Thornhill mène de front deux intrigues. L’une, dessinée, se déroule en 2017 : Ella, une jeune adolescente solitaire, vient d’emménager en face d’un ancien orphelinat. L’autre raconte, sous forme d’un journal intime fictif rédigé en 1982, quelques mois des mésaventures de Mary, une jeune adolescente solitaire qu’accueille ledit orphelinat. Cela dénote une certaine ambition, d’autant qu’ici, texte et dessin se complètent véritablement, bien plus qu’ils se redoubleraient. J’imagine que cela peut agréablement dépayser les jeunes lecteurs, auxquels ce livre semble avant tout s’adresser.

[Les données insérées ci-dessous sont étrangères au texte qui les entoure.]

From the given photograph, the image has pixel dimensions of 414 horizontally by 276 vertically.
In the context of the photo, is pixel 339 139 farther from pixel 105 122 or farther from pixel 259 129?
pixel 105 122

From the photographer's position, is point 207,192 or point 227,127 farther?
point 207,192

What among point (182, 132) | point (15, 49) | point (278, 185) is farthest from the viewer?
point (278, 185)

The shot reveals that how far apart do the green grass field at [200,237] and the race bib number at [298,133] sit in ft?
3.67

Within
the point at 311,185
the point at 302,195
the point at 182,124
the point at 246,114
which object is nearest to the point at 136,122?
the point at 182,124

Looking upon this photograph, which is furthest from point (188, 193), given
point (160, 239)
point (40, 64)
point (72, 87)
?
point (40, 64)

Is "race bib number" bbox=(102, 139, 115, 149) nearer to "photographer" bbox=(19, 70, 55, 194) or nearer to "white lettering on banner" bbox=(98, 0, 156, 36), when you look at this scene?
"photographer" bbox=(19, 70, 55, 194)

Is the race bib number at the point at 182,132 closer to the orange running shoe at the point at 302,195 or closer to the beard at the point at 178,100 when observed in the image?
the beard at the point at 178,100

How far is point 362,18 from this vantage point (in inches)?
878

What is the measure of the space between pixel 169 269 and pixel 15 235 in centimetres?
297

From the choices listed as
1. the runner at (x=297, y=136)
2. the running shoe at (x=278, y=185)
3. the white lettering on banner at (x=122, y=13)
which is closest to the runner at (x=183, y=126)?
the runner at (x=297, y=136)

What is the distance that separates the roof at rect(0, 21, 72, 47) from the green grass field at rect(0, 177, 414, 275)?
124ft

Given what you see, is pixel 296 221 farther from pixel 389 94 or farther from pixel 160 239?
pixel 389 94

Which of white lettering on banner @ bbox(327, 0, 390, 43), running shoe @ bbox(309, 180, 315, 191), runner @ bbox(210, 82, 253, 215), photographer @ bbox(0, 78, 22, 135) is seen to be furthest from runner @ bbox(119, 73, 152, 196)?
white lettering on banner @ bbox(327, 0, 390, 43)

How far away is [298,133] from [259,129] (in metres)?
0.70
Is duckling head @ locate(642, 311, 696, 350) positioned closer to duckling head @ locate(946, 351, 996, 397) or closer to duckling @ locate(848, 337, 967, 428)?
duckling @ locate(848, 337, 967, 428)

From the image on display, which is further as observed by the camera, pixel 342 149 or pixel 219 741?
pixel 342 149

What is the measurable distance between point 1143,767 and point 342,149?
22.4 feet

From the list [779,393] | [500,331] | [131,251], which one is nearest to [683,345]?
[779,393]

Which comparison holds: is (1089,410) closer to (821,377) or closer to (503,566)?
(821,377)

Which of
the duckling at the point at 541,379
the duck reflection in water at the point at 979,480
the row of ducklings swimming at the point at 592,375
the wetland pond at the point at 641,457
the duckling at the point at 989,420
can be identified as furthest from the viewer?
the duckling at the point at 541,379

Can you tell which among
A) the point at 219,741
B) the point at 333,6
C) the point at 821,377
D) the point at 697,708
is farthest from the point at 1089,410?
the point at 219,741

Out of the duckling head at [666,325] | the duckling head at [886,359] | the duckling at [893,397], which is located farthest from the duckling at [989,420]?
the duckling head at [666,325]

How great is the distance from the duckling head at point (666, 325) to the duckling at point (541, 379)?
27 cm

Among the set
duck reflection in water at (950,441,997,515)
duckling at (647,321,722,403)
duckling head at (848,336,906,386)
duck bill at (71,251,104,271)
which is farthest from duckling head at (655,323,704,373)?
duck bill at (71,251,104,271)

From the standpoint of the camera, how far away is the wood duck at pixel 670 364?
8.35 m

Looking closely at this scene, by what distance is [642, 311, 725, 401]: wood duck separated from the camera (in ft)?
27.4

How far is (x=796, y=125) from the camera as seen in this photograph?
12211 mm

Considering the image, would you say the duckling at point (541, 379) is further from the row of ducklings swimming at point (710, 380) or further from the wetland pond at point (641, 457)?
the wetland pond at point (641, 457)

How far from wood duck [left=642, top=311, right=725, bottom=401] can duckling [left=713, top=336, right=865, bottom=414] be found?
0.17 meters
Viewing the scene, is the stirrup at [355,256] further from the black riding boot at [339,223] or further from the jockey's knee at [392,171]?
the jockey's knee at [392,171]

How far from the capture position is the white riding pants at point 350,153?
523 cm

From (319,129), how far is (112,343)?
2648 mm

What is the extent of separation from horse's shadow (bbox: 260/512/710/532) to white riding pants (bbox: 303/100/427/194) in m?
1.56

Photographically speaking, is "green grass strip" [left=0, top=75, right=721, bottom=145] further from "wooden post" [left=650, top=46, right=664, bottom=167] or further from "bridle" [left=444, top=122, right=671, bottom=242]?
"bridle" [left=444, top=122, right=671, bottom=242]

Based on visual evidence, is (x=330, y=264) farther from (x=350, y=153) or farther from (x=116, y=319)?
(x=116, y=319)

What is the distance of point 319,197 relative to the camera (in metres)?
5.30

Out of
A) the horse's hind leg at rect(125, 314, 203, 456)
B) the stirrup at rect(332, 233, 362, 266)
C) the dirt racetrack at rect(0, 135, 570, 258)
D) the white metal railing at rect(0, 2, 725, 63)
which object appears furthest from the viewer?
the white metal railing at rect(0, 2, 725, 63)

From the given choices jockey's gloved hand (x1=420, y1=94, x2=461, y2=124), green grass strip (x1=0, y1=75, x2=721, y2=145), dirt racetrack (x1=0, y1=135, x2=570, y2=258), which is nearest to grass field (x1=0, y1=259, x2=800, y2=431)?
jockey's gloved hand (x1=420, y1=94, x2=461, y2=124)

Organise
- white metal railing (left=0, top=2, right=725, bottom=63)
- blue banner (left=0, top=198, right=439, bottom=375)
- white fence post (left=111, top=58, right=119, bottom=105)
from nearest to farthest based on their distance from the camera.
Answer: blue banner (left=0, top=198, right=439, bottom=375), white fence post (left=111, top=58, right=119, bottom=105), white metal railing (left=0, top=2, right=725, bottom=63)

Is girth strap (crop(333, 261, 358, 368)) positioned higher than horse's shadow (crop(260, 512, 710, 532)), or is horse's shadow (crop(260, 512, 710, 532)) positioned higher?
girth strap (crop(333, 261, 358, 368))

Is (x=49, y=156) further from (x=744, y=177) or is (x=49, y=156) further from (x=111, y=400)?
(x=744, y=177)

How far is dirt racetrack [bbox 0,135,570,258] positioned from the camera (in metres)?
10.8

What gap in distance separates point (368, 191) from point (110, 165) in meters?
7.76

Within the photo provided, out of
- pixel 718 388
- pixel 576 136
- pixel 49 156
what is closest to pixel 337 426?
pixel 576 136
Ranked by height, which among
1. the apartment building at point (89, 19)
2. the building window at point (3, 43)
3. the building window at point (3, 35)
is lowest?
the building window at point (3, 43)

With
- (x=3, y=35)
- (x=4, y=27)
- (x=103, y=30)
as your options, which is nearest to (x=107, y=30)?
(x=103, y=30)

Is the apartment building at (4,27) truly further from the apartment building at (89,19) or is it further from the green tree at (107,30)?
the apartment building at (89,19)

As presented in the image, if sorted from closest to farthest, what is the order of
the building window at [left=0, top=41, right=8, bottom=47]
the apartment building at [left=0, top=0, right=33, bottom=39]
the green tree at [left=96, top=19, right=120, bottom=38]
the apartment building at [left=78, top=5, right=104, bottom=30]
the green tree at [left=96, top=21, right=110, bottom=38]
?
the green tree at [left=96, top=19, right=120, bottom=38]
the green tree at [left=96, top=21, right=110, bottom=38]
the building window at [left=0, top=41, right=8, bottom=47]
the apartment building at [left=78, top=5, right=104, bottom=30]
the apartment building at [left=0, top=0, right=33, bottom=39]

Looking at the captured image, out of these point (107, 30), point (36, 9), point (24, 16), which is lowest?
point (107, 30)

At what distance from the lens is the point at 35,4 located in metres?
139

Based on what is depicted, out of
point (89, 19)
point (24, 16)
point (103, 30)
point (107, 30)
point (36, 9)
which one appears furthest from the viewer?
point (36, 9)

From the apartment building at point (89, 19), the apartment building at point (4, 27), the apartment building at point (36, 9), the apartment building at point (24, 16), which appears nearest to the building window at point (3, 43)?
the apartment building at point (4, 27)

Malheureusement, Thornhill ne va guère plus loin que cela. On comprend vite et tôt que Mary est un fantôme et qu’Ella va s’en faire une amie, à force d’abnégation et de réparations symboliques du passé. Si vite et si tôt, qu’on se demande si tout ça ne peut pas être un leurre, une fausse piste destinée à préparer une autre chute, la vraie. Mais non : tout hanté qu’il soir, l’orphelinat restera le théâtre assez convenu d’une histoire de harcèlement, de solitudes changées en amitié et de travaux manuels.
J’insiste : l’intrigue du livre autant que son ambition auraient pu donner lieu à quelque chose de beaucoup plus riche. À la place, on se retrouve avec un texte et des dessins qui n’exploitent jamais ni l’implicite, ni le non-dit / non-dessiné que le rythme, plutôt pépère, aurait mis en valeur. Parallèlement, comme ce rythme n’accélère jamais, rien d’épique ni de véritablement tragique ne naît de Thornhill – ce qui peut sembler un comble, s’agissant d’une histoire de mort et de cruauté. Je ne suis même pas certain que des jeunes lecteurs – en dehors des cas d’identification toujours possibles – puissent être sensibles à un double récit qui, sans les prendre pour des demeurés, n’est ni percutant, ni précis.